The latest addition to the DISC online data archive offers a timely opportunity for researchers to delve into the voting dynamics of the Wisconsin state legislature in the past decade. Jacob Stampen, emeritus professor at UW-Madison’s Department of Educational Leadership and Policy Analysis and visiting researcher at WISCAPE, has deposited Voting Behavior in the Wisconsin State Legislature, 2003-2010 with DISC.
As Stampen explained for a recent UW-Madison News article, the project grew out of concerns for the health of Wisconsin’s political system. His analysis revealed that voting behavior had changed significantly since the 1960s. Not only had legislators begun voting more frequently in line with their respective parties, but also in closer alignment with the positions of major lobbying organizations.
The data that Stampen compiled across four sessions of the Wisconsin state legislators are now available for other researchers to investigate. The Voting Behavior data focuses on final floor votes in both chambers of the Wisconsin legislature, across four legislative sessions. Only votes contested by at least 5% of voting legislators are included. Biographical information for each legislator includes variables such as age, educational attainment, occupation, military service, margin of victory in the last election, and leadership and committee assignments. Ratings from lobbying organizations were compiled from Project Vote Smart, and campaign finance data originated from the Wisconsin Democracy Campaign.

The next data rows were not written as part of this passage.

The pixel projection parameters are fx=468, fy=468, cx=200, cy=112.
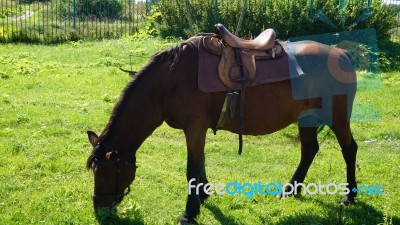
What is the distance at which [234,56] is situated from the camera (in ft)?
14.7

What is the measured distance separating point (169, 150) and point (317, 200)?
91.2 inches

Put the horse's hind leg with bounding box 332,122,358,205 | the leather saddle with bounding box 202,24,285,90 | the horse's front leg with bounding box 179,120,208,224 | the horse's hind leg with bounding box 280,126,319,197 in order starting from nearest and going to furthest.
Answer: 1. the horse's front leg with bounding box 179,120,208,224
2. the leather saddle with bounding box 202,24,285,90
3. the horse's hind leg with bounding box 332,122,358,205
4. the horse's hind leg with bounding box 280,126,319,197

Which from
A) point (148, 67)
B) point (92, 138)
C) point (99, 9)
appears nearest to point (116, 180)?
point (92, 138)

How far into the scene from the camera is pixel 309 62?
4855 mm

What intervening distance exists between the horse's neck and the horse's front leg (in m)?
0.38

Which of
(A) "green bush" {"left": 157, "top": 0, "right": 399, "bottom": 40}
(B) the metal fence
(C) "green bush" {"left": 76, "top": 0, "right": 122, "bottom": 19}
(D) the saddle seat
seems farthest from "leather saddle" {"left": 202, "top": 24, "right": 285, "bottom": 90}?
(C) "green bush" {"left": 76, "top": 0, "right": 122, "bottom": 19}

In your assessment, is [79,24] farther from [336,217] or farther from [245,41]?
[336,217]

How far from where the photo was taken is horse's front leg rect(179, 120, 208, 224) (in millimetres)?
4305

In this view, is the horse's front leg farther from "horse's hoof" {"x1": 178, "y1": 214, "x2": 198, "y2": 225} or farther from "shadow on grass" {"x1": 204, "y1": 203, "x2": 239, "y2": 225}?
"shadow on grass" {"x1": 204, "y1": 203, "x2": 239, "y2": 225}

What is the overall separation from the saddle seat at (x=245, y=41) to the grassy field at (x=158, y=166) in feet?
5.46

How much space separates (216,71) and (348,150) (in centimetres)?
177

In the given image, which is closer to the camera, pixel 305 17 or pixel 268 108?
pixel 268 108

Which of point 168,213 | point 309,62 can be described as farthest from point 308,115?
point 168,213

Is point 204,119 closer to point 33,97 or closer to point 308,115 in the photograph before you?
point 308,115
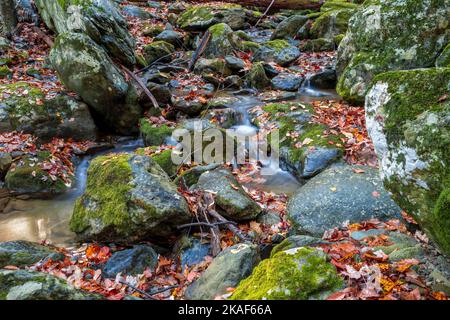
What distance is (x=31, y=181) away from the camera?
295 inches

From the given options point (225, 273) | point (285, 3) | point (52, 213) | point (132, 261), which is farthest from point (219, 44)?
point (225, 273)

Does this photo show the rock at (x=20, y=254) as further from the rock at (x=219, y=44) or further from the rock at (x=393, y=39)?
the rock at (x=219, y=44)

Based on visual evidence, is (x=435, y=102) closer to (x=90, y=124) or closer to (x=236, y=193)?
(x=236, y=193)

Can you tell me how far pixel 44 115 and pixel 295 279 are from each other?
849cm

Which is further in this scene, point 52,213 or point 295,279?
point 52,213

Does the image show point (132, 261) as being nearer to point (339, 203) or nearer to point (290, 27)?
point (339, 203)

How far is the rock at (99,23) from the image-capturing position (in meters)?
9.94

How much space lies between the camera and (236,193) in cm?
566

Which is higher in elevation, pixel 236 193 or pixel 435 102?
pixel 435 102

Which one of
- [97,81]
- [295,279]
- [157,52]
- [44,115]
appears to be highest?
[157,52]
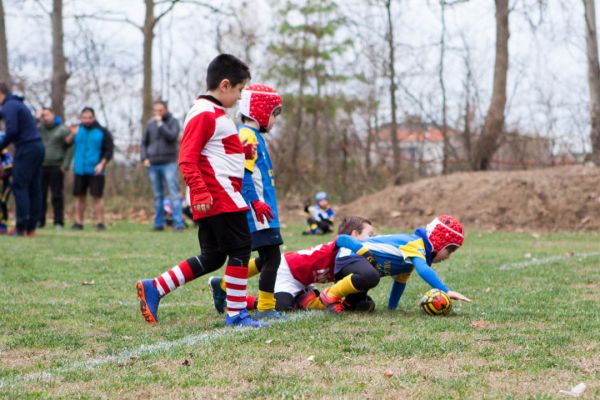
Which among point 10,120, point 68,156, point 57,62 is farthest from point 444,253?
point 57,62

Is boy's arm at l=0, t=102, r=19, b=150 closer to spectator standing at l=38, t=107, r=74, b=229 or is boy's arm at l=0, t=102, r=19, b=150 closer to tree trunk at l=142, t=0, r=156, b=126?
spectator standing at l=38, t=107, r=74, b=229

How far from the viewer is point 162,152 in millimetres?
15281

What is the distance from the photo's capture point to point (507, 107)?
22016 millimetres

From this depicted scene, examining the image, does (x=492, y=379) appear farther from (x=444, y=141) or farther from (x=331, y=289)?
(x=444, y=141)

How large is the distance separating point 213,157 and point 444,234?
5.79ft

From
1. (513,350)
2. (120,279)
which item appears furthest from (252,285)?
(513,350)

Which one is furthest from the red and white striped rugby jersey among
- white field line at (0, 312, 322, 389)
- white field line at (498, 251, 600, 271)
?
white field line at (498, 251, 600, 271)

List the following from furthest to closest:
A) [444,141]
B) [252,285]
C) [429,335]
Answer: [444,141]
[252,285]
[429,335]

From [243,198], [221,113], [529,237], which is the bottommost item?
[529,237]

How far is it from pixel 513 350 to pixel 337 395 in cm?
139

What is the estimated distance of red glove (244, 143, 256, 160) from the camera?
5.73 metres

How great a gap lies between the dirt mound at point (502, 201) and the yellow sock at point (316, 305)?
10853 millimetres

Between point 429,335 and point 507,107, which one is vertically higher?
point 507,107

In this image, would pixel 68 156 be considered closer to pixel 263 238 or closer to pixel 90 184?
pixel 90 184
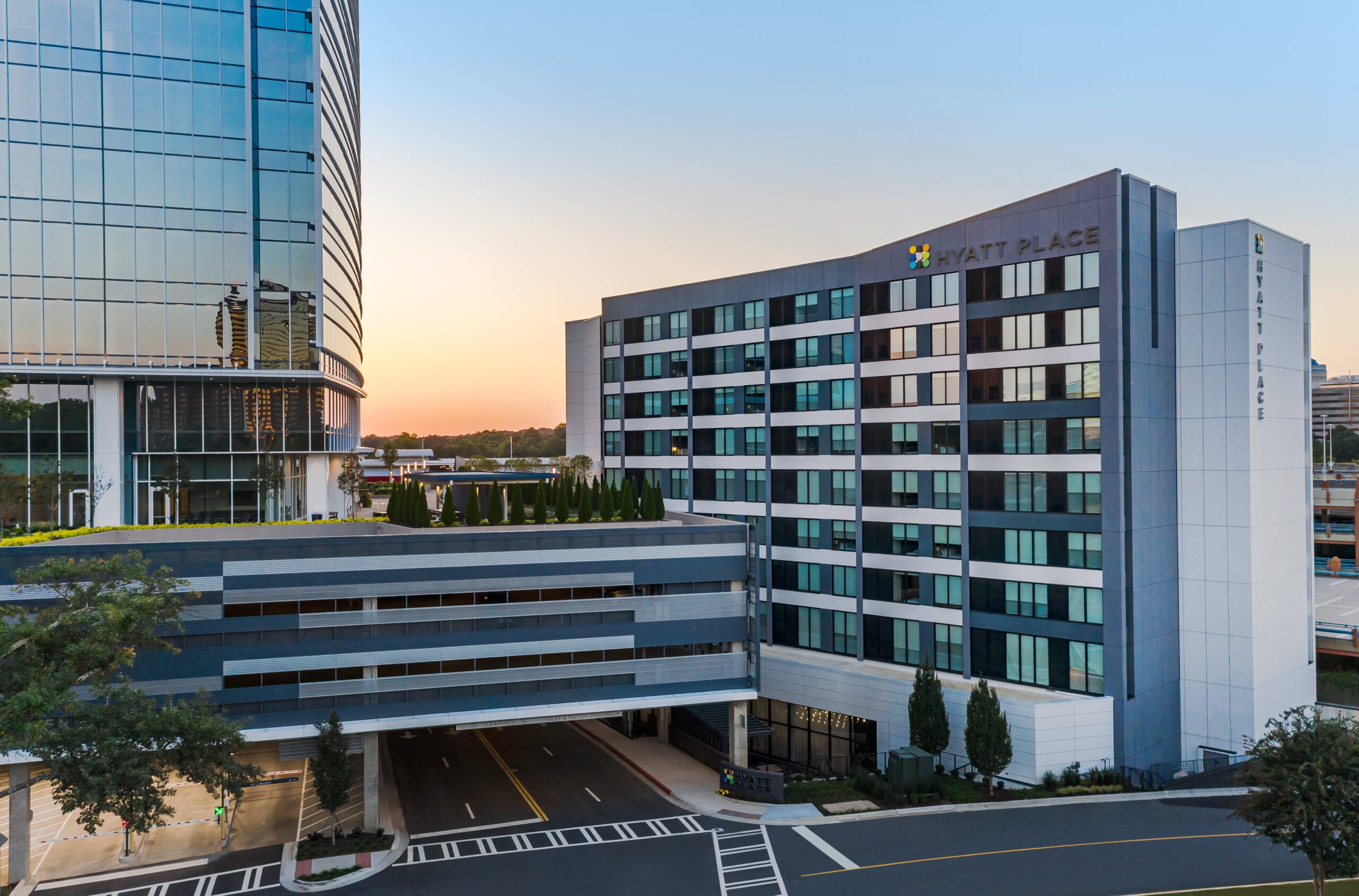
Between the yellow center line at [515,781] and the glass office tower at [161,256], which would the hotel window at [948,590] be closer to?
the yellow center line at [515,781]

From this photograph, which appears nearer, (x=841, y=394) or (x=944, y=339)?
(x=944, y=339)

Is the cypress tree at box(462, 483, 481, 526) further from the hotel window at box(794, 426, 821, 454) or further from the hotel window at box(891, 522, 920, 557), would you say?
the hotel window at box(891, 522, 920, 557)

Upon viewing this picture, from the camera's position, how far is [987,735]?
141 ft

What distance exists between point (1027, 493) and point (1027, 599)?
5.80 m

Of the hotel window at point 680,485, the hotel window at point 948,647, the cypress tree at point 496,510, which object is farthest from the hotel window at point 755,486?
the cypress tree at point 496,510

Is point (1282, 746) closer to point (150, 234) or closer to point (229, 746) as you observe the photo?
point (229, 746)

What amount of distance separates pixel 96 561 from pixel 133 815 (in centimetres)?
869

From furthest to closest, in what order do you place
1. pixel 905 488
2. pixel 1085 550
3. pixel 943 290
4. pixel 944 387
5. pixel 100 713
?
pixel 905 488
pixel 943 290
pixel 944 387
pixel 1085 550
pixel 100 713

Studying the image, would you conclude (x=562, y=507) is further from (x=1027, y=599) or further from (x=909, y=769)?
(x=1027, y=599)

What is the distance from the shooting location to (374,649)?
40.7 m

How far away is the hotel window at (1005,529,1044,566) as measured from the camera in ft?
156

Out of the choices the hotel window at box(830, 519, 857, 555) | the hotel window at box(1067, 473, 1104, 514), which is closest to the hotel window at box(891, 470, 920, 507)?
the hotel window at box(830, 519, 857, 555)

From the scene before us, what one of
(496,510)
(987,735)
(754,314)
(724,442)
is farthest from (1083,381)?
(496,510)

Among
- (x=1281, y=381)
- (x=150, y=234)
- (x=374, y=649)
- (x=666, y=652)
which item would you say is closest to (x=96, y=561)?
(x=374, y=649)
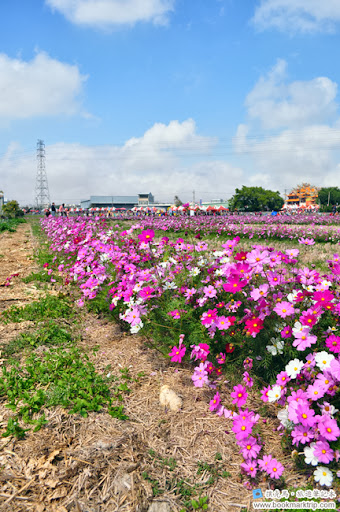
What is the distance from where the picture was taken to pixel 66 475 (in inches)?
80.1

As expressed in the “Suggestions for Database Users” document that accompanies the codebooks for the data,
Making the accompanying databases widely accessible will hopefully help to elevate the discourse over Wisconsin politics by making legislative actions easier for policy analysts, students, journalists and interested citizens to analyze and make sense of.
Past and future legislative sessions will be added to the archive as they become available or can be placed in consistent formats.